National programs for hypertension control
• EHS together with health authorities should work together to develop and disseminate an update of the EHS guidelines and finding ways of translating guidelines into clinical practice. More effective public awareness programs through social media, internet, press and TV should outline the components of healthy lifestyle and need for regular checking blood pressure.
• Salt reduction campaign through media and governments legislations, limiting salt content of food. Food labeling and making healthy low salt foods readily available and affordable.
• An up-to-date list of essential drugs should be prepared and generic prescriptions should be encouraged by the EHS and health authorities. Clinicians should prescribe generic medicines if possible, rather than expensive brand-named medications.
• Routine opportunistic screening should be encouraged with establishing blood pressure checking stations in malls and metro stations.
• In order to continue and maintain their services, the present EHS specialized hypertension clinics require continued support from drug industry and health authorities.
• A successful blood pressure screening program (30) should include 1. Training to accurately measure blood pressure; 2. Use of accurate equipment (blood pressure devices) - semi-automated devices are recommended; 3. appropriate interpretations of blood pressure readings: e.g. blood pressure of 140-170/90-95 mmHg will require follow-up within a few weeks, if more than 180 mmHg, follow-up as soon as possible by a medical doctor; 4. follow-up instructions can be provided at blood pressure checking stations as posters or other forms of printed material.
• The EHS is developing a community based blood pressure screening program at metro stations run by young doctors.
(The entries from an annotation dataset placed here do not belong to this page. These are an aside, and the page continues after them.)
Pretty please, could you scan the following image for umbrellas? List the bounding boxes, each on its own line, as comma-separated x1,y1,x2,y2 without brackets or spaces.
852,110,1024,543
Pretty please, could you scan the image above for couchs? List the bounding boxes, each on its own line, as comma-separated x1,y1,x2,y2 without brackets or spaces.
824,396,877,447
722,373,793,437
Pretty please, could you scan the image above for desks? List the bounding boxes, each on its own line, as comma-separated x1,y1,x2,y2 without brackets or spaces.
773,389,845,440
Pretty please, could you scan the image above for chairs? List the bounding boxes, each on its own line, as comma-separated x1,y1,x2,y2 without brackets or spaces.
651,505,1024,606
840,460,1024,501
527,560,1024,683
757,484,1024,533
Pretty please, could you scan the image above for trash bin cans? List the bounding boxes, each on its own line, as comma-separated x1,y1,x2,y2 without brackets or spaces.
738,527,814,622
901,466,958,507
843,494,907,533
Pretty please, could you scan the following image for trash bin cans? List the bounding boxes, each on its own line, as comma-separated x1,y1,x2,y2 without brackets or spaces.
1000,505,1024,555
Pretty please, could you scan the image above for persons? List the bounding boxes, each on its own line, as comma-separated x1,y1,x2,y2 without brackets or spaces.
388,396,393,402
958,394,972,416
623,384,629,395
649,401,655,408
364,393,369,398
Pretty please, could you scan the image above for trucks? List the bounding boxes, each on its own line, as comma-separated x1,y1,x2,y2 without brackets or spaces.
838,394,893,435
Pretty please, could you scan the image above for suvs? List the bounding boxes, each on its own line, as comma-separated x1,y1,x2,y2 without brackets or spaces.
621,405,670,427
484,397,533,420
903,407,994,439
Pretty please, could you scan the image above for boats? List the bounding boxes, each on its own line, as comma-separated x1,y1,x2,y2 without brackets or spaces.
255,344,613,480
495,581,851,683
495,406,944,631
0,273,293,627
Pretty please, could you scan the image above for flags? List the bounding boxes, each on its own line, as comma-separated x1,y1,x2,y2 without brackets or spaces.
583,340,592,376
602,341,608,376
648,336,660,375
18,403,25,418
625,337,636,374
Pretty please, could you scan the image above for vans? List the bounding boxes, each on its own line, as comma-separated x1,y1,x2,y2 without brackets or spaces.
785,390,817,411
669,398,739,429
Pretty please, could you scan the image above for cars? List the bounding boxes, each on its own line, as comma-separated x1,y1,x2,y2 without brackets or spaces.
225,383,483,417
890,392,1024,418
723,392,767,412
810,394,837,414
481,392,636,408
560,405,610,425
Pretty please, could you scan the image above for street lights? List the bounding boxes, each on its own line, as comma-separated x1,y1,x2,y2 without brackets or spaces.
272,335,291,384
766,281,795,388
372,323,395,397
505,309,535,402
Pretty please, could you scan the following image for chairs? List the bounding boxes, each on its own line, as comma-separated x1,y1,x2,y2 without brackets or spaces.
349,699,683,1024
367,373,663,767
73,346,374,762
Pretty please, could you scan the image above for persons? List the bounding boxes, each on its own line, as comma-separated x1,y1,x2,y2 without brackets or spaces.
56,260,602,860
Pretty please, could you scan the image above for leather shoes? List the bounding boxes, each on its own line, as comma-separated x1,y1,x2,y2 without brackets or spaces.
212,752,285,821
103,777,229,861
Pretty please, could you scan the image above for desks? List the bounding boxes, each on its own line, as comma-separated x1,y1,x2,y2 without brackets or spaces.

• Ensuring access and supply of inexpensive medicines and promoting local manufacturing of generic medicines.
More involvement of pharmacists & nurses
Pharmacists and nurses education is important. The EHS is planning pharmacists' education program, measuring and monitoring blood pressure, patient education, paying reminder phone calls for drug intake and office appointments. Nurses lead blood pressure screening in community, worksite, schools and other settings.
Community based blood pressure screening programs
Medical societies and health authorities should develop and encourage blood pressure screening in all health facilities, sporting and social clubs, metro stations and shopping malls. Media, press, TV, radio and internet should increase public awareness and the need for checking blood pressure.
New management tools
The efficacy and cost effectiveness of hypertension new diagnostic and management tools need to be tested in the community setting. Electronic health records (EHR), automated office blood pressure (AOBP) measurement [30,31], telemedicine and home blood pressure tele-monitoring [32] are new tools, their role in management of patients in our community is not defined. EHR has been shown to improve the quality of care as a result of having health information immediately available at all times. AOBP has proved to have greater accuracy and consistency than manual blood pressure. AOBP has been recommended by the recent hypertension guidelines as the diagnostic method of choice to confirm the presence of hypertension.
Telemedicine and in particular home blood pressure telemonitoring (HBPT) is a promising in blood pressure control [33]. HBPT consists of automatic blood pressure data transmission from the patient's home to the doctor's office. HBPT showed clear benefit in terms of greater blood pressure reduction, but the overall costs were significantly high (Figure 8).